WRITTEN TASK:
Render the lines of the data below, from the line containing "Studying the image, would" through the end of the data, as a JSON list of strings with one string per line and blank lines omitted.

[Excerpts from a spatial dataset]
━━━━━━━━━━━━━━━━━━━━━━━━━━━━━━

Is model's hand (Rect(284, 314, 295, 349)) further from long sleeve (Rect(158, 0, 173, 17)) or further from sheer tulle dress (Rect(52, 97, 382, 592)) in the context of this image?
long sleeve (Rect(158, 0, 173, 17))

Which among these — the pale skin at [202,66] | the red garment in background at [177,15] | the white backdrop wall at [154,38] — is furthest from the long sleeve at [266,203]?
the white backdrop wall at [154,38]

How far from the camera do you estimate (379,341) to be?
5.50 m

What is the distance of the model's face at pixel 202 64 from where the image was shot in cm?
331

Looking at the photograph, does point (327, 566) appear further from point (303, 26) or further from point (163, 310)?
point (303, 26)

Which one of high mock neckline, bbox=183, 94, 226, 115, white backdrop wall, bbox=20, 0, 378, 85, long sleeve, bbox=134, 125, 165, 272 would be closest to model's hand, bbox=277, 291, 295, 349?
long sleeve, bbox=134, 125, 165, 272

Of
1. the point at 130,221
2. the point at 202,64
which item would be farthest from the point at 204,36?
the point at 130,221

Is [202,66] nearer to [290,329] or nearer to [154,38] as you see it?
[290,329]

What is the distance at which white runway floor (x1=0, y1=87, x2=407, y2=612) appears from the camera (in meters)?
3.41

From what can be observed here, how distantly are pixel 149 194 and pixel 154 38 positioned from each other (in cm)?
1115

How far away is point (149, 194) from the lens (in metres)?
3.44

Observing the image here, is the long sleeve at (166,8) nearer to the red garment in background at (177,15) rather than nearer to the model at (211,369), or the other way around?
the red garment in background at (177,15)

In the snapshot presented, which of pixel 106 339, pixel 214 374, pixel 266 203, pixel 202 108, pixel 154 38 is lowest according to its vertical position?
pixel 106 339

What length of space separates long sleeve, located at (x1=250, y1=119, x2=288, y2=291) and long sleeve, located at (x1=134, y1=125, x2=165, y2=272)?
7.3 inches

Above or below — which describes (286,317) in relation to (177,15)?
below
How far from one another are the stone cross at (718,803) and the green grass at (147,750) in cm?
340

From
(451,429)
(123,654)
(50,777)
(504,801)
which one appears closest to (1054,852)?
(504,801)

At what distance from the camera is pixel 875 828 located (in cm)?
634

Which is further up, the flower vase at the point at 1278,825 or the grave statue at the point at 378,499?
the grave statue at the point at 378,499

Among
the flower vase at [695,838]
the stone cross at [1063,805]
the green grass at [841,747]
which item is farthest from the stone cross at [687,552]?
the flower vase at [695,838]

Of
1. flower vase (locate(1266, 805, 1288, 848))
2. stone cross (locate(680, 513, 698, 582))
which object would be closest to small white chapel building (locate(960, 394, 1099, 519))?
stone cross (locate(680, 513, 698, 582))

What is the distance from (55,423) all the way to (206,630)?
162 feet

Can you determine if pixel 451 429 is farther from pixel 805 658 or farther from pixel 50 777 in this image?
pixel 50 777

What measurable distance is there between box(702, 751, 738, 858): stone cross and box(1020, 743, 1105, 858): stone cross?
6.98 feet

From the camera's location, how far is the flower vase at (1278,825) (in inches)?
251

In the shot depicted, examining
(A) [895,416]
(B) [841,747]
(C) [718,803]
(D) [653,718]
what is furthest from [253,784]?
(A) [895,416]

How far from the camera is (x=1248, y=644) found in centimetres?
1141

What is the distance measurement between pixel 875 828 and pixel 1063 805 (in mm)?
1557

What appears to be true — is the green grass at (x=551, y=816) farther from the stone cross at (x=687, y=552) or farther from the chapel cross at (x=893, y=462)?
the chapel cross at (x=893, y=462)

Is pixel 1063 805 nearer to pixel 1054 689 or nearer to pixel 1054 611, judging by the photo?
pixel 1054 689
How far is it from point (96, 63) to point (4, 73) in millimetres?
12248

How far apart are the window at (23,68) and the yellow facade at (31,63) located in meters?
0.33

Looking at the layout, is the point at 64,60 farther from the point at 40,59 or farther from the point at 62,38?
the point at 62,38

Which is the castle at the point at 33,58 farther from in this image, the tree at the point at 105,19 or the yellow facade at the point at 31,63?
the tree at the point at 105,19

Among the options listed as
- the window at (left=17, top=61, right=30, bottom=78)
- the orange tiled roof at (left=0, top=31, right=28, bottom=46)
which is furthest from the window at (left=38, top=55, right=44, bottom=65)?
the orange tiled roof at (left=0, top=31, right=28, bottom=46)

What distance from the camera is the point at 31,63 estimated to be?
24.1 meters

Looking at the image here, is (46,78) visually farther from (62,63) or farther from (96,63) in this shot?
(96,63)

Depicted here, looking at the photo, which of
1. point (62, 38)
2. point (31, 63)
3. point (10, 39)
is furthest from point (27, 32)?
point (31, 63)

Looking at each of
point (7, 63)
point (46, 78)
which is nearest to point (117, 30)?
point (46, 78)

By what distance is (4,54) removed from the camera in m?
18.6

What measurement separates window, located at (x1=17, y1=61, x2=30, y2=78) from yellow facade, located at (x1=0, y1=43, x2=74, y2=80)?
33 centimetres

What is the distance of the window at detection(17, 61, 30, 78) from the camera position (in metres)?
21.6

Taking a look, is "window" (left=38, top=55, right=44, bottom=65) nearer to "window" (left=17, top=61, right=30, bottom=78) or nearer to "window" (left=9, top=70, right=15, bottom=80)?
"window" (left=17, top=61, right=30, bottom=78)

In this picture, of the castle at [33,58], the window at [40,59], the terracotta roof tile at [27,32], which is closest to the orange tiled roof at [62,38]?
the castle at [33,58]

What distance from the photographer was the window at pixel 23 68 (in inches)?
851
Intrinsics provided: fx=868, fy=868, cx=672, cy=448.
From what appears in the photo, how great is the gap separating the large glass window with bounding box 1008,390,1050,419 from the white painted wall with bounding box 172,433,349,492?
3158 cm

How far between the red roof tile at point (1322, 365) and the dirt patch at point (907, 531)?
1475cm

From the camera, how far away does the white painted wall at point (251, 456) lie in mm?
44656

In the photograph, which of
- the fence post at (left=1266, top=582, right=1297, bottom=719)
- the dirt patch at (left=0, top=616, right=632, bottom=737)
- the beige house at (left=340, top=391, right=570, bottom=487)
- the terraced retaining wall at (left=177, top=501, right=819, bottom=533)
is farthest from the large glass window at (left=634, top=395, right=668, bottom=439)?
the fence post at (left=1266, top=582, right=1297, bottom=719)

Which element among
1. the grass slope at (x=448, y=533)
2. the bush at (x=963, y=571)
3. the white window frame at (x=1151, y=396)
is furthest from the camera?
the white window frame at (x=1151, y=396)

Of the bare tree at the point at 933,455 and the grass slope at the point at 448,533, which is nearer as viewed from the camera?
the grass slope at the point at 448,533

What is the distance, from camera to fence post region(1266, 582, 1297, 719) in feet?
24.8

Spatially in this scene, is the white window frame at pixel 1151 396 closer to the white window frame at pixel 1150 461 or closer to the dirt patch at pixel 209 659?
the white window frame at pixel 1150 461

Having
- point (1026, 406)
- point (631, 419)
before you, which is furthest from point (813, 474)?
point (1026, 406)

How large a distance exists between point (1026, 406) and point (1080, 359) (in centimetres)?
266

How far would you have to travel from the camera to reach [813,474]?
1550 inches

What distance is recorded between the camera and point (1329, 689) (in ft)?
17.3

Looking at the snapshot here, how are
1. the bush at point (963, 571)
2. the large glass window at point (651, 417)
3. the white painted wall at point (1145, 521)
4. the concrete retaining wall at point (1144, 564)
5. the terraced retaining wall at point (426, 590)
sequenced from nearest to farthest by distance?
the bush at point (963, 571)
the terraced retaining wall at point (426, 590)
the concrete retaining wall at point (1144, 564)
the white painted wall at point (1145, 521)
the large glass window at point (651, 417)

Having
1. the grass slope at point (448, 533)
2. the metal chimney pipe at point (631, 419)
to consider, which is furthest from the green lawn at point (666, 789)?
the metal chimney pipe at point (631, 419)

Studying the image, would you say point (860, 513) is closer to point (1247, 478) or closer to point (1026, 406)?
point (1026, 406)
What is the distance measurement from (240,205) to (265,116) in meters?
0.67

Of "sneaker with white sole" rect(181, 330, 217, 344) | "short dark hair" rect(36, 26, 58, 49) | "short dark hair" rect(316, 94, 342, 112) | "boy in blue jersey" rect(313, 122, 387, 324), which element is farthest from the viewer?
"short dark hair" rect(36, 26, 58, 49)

━━━━━━━━━━━━━━━━━━━━━━━━━━━━━━

RESPONSE TO THE EXERCISE:
[
  "Studying the image, would you say point (860, 513) is closer to point (1247, 478) or closer to point (1026, 406)?",
  "point (1026, 406)",
  "What is the distance measurement from (240,205) to (265,116) in meters?",
  "0.67",
  "Of \"sneaker with white sole\" rect(181, 330, 217, 344) | \"short dark hair\" rect(36, 26, 58, 49) | \"short dark hair\" rect(316, 94, 342, 112) | \"boy in blue jersey\" rect(313, 122, 387, 324), which element is farthest from the viewer?",
  "\"short dark hair\" rect(36, 26, 58, 49)"
]